I have good news and better news.
First, the good news: Dog With a Blog, Disney Channel’s show about a talking dog who writes a blog, has been picked up for a second season. According to Deadline, the show ranked as the number two fourth-quarter 2012 series among children 2-11 and 6-11, which makes sense when you think about it because it is a show about a talking dog who writes a blog. What more could you possibly want?
And the better news? The dog’s blog from Dog With a Blog is online at the show’s website, and it is even better than I imagined it would be. I can’t do it justice. Please, read these actual entries for yourself.
I’m totes gonna start using abbrebs. Like instead of typing out “I don’t know,” I can type IDK. Or “talk to you later” is TTYL. It’s such a time saver. And you get what I’m saying. I mean, WTPIUSML? Oh, you didn’t get that? I said “what’s the point in using so many letters?” Well now I’m typing more just to explain what I was shortening. This is a terrible system!
You know what drives me nuts? When the kids go out to eat, they bring home doggie bags and then they eat them! Who do they think they are? Dogs?! I’m the dog… doggie bags are for me! They have my name written all over them. Show some respect, people.
What do they do with all those New Years novelty glasses in the shape of the year? You can’t really wear them again. I guess if you keep them for a few years, you could turn 2013 into 2018. But who can keep track of something like that for five years? I already forgot where i buried my bone, and that was just last week!
How come people can take something they say is gross, call it a fancy name, and all of a sudden it’s a delicacy? Like escargot. It’s just a nice name for cooked snails — but if I eat a snail out of the yard, they think I’m disgusting. Look, if I had a pan and a stovetop, I’d cook it too, but a dog’s gotta make do with what he has.
I don’t make New Years resolutions. I have seven dog new years to every one human New Year. How am I supposed to come up with seven meaningful resolutions every year? I mean, there’s only so many times you can promise to cut back on bacon before it becomes a joke.
Every time I go to the groomer, I have to roll around in the grass for ten minutes just to smell like myself again. Sometimes I “accidentally” roll into Ellen’s flower bed. That’ll teach her to take me to the groomer.
So a new family bought the house across the street. I marked that property so many times it should be mine, but apparently my urine’s not legally binding. …At least until I talk to my lawyer.

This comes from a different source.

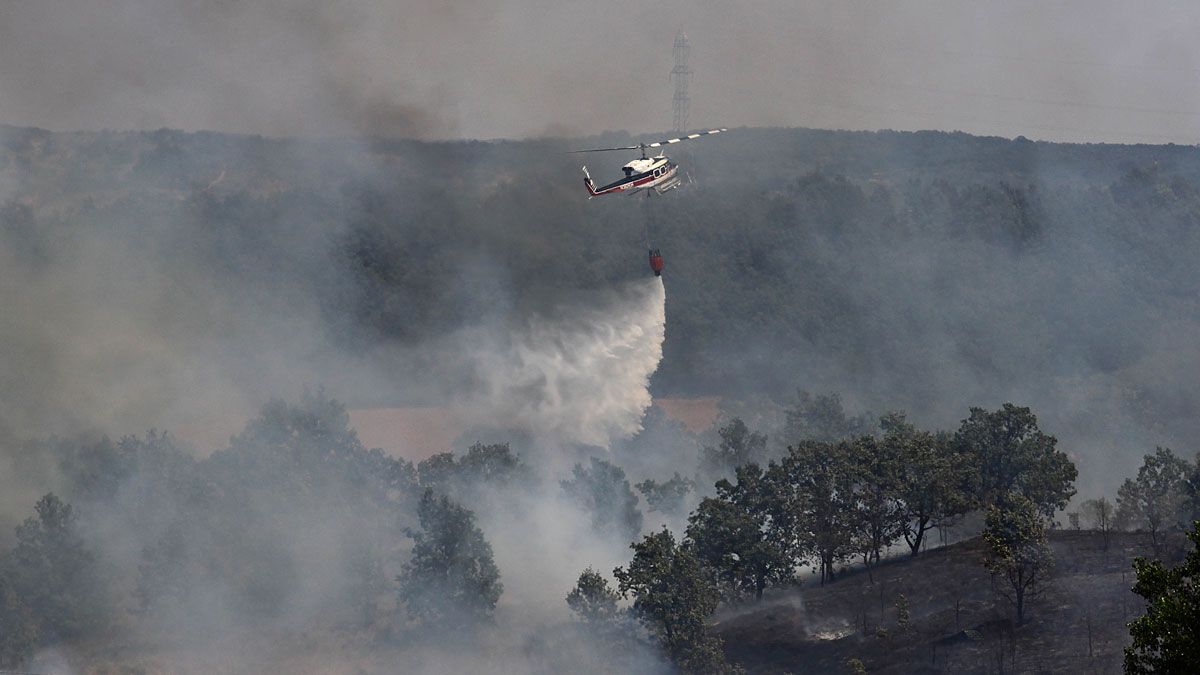 Efectivos terrestres de la Junta y un helicóptero sofocan un incendio cerca de la localidad leonesa de Carbajal de la Legua. | ICAL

TO RECAP: Somewhere in sunny California, there is a person whose job — their job — includes writing blog posts on Disney Channel’s website in character as a talking dog who pisses on his neighbor’s lawn and loves bacon. I have never been more jealous of anyone in my entire life.



Your mom remembers where I buried my bone last week.
Huzzah!
Are we on dog 3 or 4 yet?
“A dog’s gotta make do with what he has.” is going to be my response to everything from now on.
I would watch this show if Triumph the Insult Comic Dog did a guest spot.
Whoa, did that dog find a bestiality site? Not even the Dutch tolerate those anymore.
I know that scene. Its from Ass-sniffers 7
I found (caught?) my kids watching this last week and, I’m not gonna lie, it was a proud moment. (The show is tolerable, btw.)
Agreed…….the “sister” will be a big star someday..
@SuchCreativity, its a bit weird how confident that girl is as an actor. She has to be agonizingly precocious and self-aware.
Don’t forget the person writing for a dog, is writing for a dog that jerks off to internet porn.
Once you’re able to access the internet you can’t expect a pooch to go back to using Drs. Foster and Smith magazines.
Ok gang here me out. Wacky summer comedy where we all go on a crazy road trip out to California. We’ll say it all started when Ufford gave Danger his big break, something something forsaken the sacred oath of the Corgi, blah blah no one cares he’s got to go on a quest after the thing he desires most in life. Like I said no one really cares.. Anyways, cross country road trip with zig-zagging map montage, picking up random commentators (yes the avatars are going to pop up above their respective hometowns). We get to California, find the writer, and proceed to concoct some hilarious hi-jinks to get said writer fired! Then using the old “pretend to be bad applicants to make Danger look better by contrast” trick (with fun camera effects and wacky characters!) we finally get him this job of his dream and allow him back into the Uproxx family! Guys… I’m just saying I think we could do this, and we just may… we just may learn a little something about ourselves on the way.